Tandis que nous tournions au-dessus du terrain, j’avais remarqué plusieurs de ces immenses animaux, pareils à ceux que j’avais vus tirant les affûts et les chariots de l’armée des Zanis, debout d’un côté du champ derrière la foule. Plusieurs bêtes furent alors conduites sur le terrain, et jusqu’à l’appareil, du moins aussi près que leurs cornacs purent les faire avancer ; car elles avaient manifestement peur de cette chose étrange. À présent, pour la première fois, je voyais de près un gantor. Cet animal était plus grand qu’un éléphant d’Afrique et ses pattes étaient fort semblables à celles de ce dernier, mais là s’arrêtait la ressemblance. La tête était comme celle d’un taureau et armée d’une solide corne, longue d’environ trente centimètres, qui poussait au milieu du front, il avait une vaste gueule, et les puissantes mâchoires étaient garnies de très grosses dents ; son pelage, en arrière des épaules, était court et d’un jaune légèrement roux semé de taches blanches comme chez un cheval de race pinto ; et, couvrant les épaules et le cou court, il y avait une épaisse crinière sombre ; la queue était comme celle d’un taureau ; trois énormes orteils cornés couvraient tout le bas des pattes, formant des sabots. Le cornac de chaque animal était assis sur la crinière au-dessus des épaules ; et, derrière lui, sur le long et large dos se trouvait un palanquin découvert capable d’accueillir une douzaine de personnes. C’est du moins la description du palanquin du premier animal que j’examinai. Je vis par la suite qu’il y avait de nombreuses formes de palanquins, et en fait celui porté par l’animal que l’on amena pour nous conduire hors du terrain, Duare, Taman et moi, était un palanquin très ouvragé à quatre places. Une échelle était attachée sur le flanc gauche de chaque gantor et, lorsque les cornacs eurent persuadé leurs montures d’approcher autant que possible de l’appareil, chaque cornac sauta à terre et plaça son échelle contre le flanc de l’animal. Les passagers montèrent par ces échelles dans les palanquins. J’observai toute cette marche à suivre avec intérêt, me demandant comment le cornac allait regagner son siège s’il rattachait l’échelle sur le flanc du gantor ou ce qu’il ferait de l’échelle s’il l’utilisait pour remonter sur le gantor.

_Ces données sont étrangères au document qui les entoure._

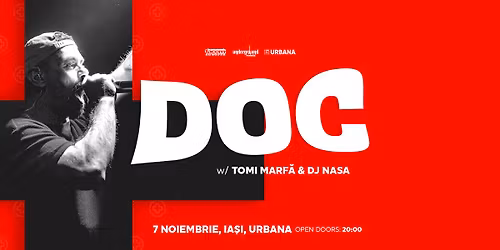 Concert DOC w\/ Tomi Marf\u0103 & DJ NASA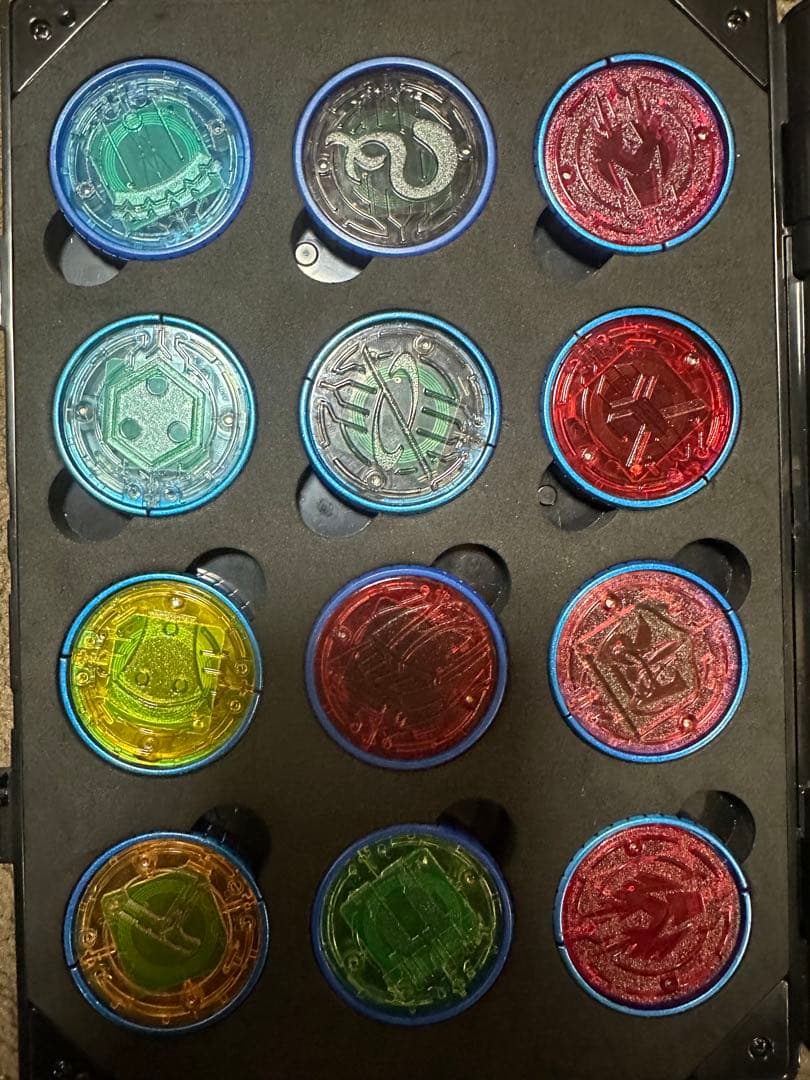 仮面ライダーオーズメダル 特撮 セット オーメダルセット コアメダル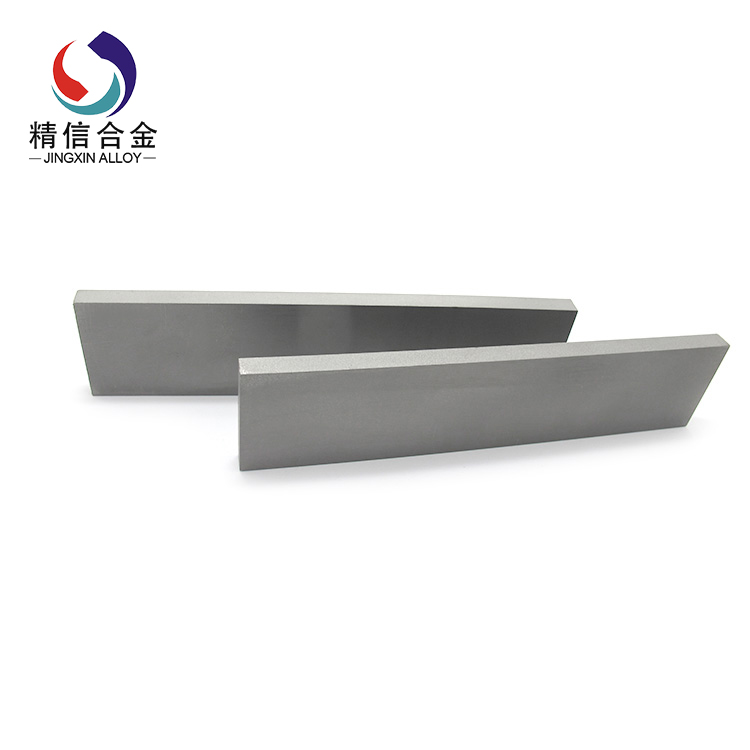 YG6/YG8 tungsten carbide sheet, hard alloy strip, impact resistant tungsten steel sheet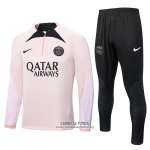 Chandal de Sudadera del Paris Saint-Germain 2022/2023 Rosa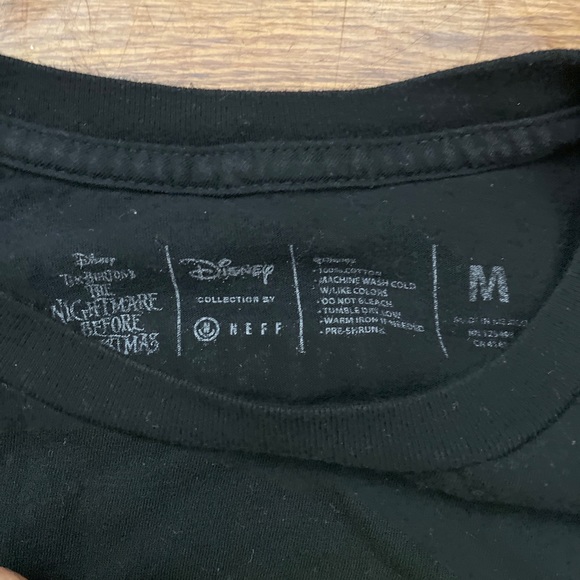 Disney The Nightmare Before Christmas Jack Skellington Graphic L/S Shirt Used - Picture 4 of 4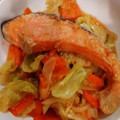 クックHN6F77☆'s cooksnap of when they made 【無塩】鮭のちゃんちゃん焼き.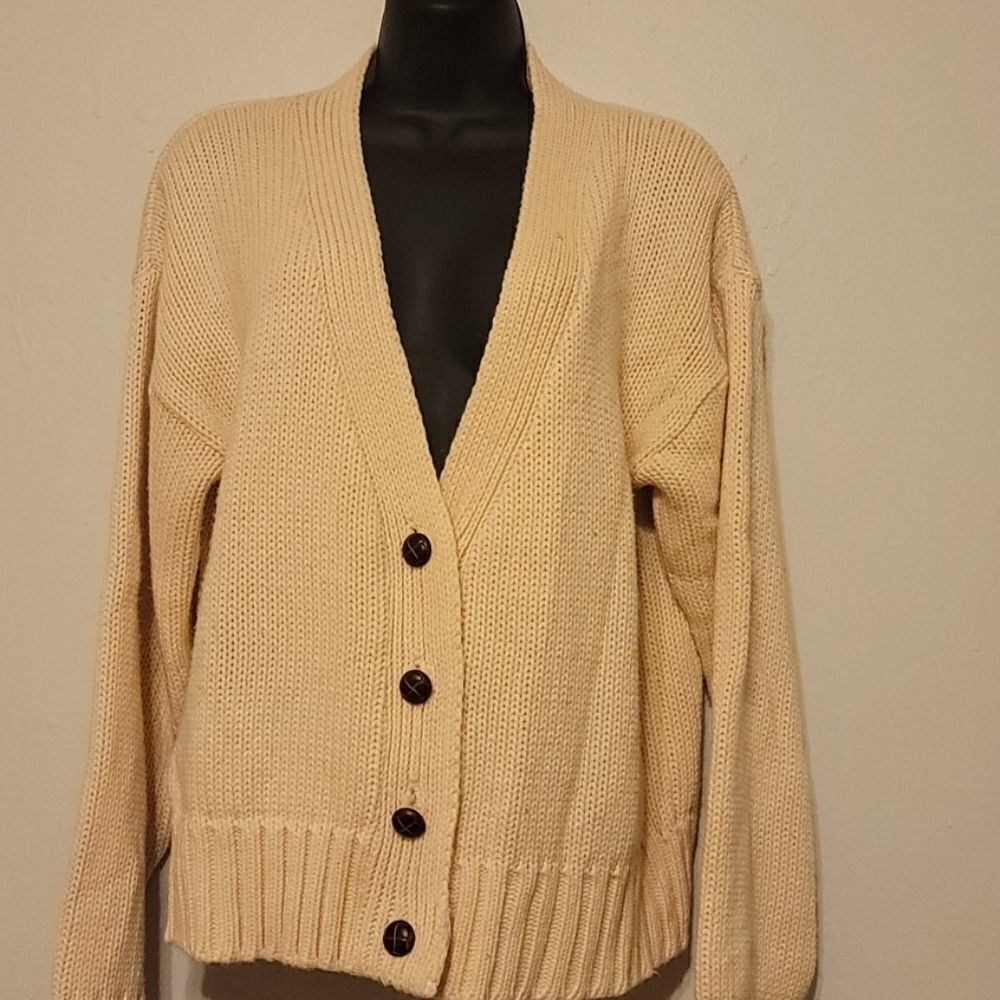 66 girls cardigan size medium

Eh bien, ma curiosité fut bientôt satisfaite. Chaque cornac rattacha son échelle sur le flanc du gantor et donna un ordre. Aussitôt l’animal baissa la tête jusqu’à presque toucher le sol du museau, ce qui amena sa corne en position horizontale à environ un mètre du sol. Le cornac grimpa sur la corne et donna un nouvel ordre, le gantor leva la tête et le cornac monta sur sa nuque et de là sur son siège au-dessus des épaules.
Les palanquins des autres gantors étaient emplis d’officiers et de soldats qui nous servirent d’escorte pour quitter le champ, certains nous précédant, d’autres nous suivant, et nous sortîmes du terrain pour suivre une large avenue. À notre passage, les gens saluaient en levant les mains, bras tendus à un angle de quarante-cinq degrés, paumes croisées.